Asian and emerging markets also performed well with Japan continuing its positive, if not subdued, growth trend. The challenge for Japan will be how to stimulate growth beyond monetary policy where they have pushed their 10 year bond rate down to an eye popping 0.05%! The long run implications of this are uncertain but one cannot expect this to continue indefinitely. China saw a rebound in export growth after two weak years and its domestic economy continued its strong growth trajectory. Property values and debt levels remain among the biggest risks to China going forward and bear watching.
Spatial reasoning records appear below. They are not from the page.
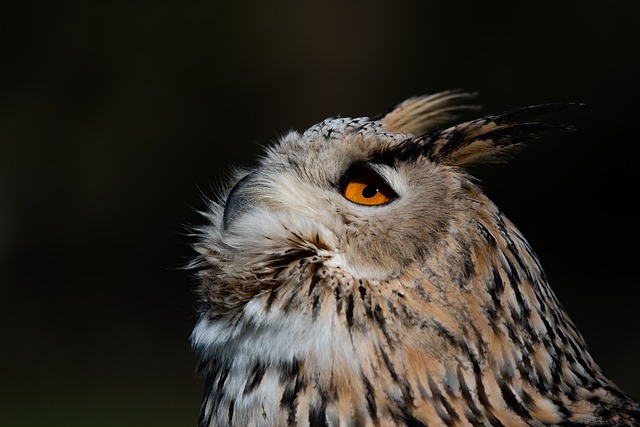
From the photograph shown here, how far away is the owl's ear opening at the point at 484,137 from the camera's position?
1.87 metres

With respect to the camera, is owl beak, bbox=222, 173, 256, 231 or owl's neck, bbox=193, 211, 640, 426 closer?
owl's neck, bbox=193, 211, 640, 426

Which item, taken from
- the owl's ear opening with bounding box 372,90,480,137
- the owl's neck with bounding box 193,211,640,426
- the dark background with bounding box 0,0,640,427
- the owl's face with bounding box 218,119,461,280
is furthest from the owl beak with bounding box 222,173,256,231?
the dark background with bounding box 0,0,640,427

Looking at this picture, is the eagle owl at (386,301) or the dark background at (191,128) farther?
the dark background at (191,128)

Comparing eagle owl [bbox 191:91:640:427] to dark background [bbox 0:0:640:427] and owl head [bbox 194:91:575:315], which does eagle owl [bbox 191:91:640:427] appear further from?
dark background [bbox 0:0:640:427]

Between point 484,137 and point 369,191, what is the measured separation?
25 centimetres

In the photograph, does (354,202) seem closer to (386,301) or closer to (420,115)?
(386,301)

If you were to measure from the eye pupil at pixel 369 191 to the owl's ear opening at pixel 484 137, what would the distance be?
12 cm

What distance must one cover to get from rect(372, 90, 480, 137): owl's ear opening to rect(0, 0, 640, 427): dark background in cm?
395

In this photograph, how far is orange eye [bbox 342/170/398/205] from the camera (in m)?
1.85

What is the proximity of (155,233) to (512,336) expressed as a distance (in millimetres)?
6475

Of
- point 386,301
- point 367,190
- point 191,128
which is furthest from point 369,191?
point 191,128

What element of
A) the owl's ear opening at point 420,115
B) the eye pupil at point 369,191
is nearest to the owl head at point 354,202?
the eye pupil at point 369,191

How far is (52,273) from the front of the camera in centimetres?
795

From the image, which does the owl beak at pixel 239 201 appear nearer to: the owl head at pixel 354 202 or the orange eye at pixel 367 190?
the owl head at pixel 354 202
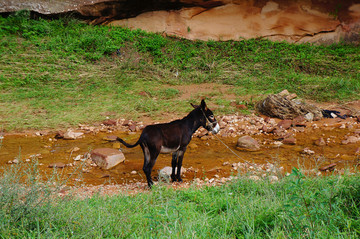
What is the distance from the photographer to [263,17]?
46.3 ft

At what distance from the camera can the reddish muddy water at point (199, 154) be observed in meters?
5.98

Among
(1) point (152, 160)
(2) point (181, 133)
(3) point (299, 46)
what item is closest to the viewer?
(1) point (152, 160)

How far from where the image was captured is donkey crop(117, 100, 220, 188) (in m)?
5.29

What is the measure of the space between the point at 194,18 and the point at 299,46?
4.04 meters

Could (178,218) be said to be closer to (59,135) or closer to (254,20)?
(59,135)

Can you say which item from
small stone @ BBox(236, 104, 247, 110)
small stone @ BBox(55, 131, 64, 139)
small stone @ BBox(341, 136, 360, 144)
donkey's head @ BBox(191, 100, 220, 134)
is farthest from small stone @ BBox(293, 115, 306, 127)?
small stone @ BBox(55, 131, 64, 139)

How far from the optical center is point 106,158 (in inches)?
247

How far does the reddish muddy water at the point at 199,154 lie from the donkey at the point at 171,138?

Canada’s stock market lagged developed markets in 2017 after leading the pack in 2016. Energy in particular was a surprising laggard despite the rebound in the price of oil - another disconnect during the year which we wouldn’t expect to persist in 2018. That said, the economy continues to perform well as evidenced by strong employment growth throughout the year. In response to the resurgent economy, the Bank of Canada reversed course with a couple of rate hikes which resulted in a rebound in the Canadian dollar. While we would agree with this ‘normalization’ of interest rates, the effects on the economy and more specifically the housing market and exporters, needs to be managed carefully. NAFTA renegotiations and tighter mortgage rules are further headwinds which could emerge; however, valuations appear reasonable compared with many other markets.
Of course Canada is not immune to the idea of disconnect between fundamentals and valuations as evidenced by the euphoria in marijuana stocks. The concept of the “greater fool” is a cynical theory that often feels relevant in momentum lead markets. When valuations cease to be of importance, it is often said that the only way for investors to continue to profit is to find a greater fool to purchase their assets at higher prices. While we do not see the entire market at risk of this, there are definitely areas where we would be unwilling to consider an investment.
Perhaps the most surprising observation in the last year has been the historically low volatility in stocks. As we are effectively in the 10th year of a recovery from the financial crisis, we would expect to see some volatility emerge over the next year. That being said, if you had the benefit of foresight in terms of news flow last year, you would have likely bet the same. Timing of any pullback is impossible to predict but global economic growth should support stocks with reasonable valuations in the medium term.
What will be important going forward is to ensure that there is no disconnect between reality (fundamentals) and valuations. We will leave the short-term prognosticating to the pundits and economists, and will continue to exercise discipline and diligence in our processes. Critically assessing individual companies and their prospects over the long term is far more important in terms of guarding and growing our clients' capital. This has always been and will remain our core focus.
We wish you a healthy and happy 2018 and look forward to working with you over the coming year.